As a house slave whose tasks centered around serving his master’s children—including during their lessons—Jonah Williams learned how to read and write. These skills, along with his ability to stop and think his way through situations in a clear and organized manner, prove invaluable when Jonah impulsively runs away from the plantation one night. His journey north to freedom is full of surprises and threats but no surprise is as complete as the young slave woman, Angel, whom he first meets incidentally in the woods. She immediately recognizes Jonah as a runaway and decides that she will run away too, following Jonah who clearly has a plan. Since two slaves are always more conspicuous than one, Jonah makes it his mission to abandon Angel when he gets the chance—but she somehow manages to find him again and again and again.
From my previous reading experiences where the plot was focused on a slave or slaves fleeing north for their freedom, so much of the book winds up focusing on the dangers they face—being hunted by their former owners with dogs on their trail, their desperation and the constant threat they’re under—or such books focus on something like the Underground Railroad and the abolitionist savior figures, overshadowing the slaves themselves whose story is presumably at the heart of things. In Chasing the North Star, however, the story is truly about these two runaways and their relationship with one another. There are things along their journeys that happen to them—many of the usual threats and dangers as well as circumstances that prove contrary to their (and the reader’s) expectations—but the real focus is on the ways these characters come together and find each other again.

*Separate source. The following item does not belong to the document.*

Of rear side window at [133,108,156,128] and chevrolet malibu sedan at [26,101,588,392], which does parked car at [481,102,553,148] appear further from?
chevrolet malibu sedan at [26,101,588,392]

One aspect of the story I found particularly interesting was the way the story addressed the characters’ feelings to what they’ve left behind. There is fear of what they would find if they wind up captured and taken back, but it isn’t the fear of punishment if caught that drives them—it’s the promise of what they might find. Similarly, the ties they had to their lives as slaves are tangible throughout. The difference between what they’re fleeing and what they’re leaving behind is stark, especially for Jonah. He frequently thinks back to his mother and siblings and what his leaving will mean for them. Because of how he left, he knows he will never have closure on that front. It is only as he gets further away and sees other situations along his way north that he appreciates how lucky he was in his treatment and at the same time how unfair. Angel isn’t as sensitive to those nuances, lingering less on the past and proving herself less concerned with the future as well; she very much inhabits the present and goes with the flow where Jonah always has a plan. Of course, both come to realize that there are so many things in life that simply happen for which there is no amount of adequate preparation.
Chasing the North Star will be available for purchase on April 5, 2016.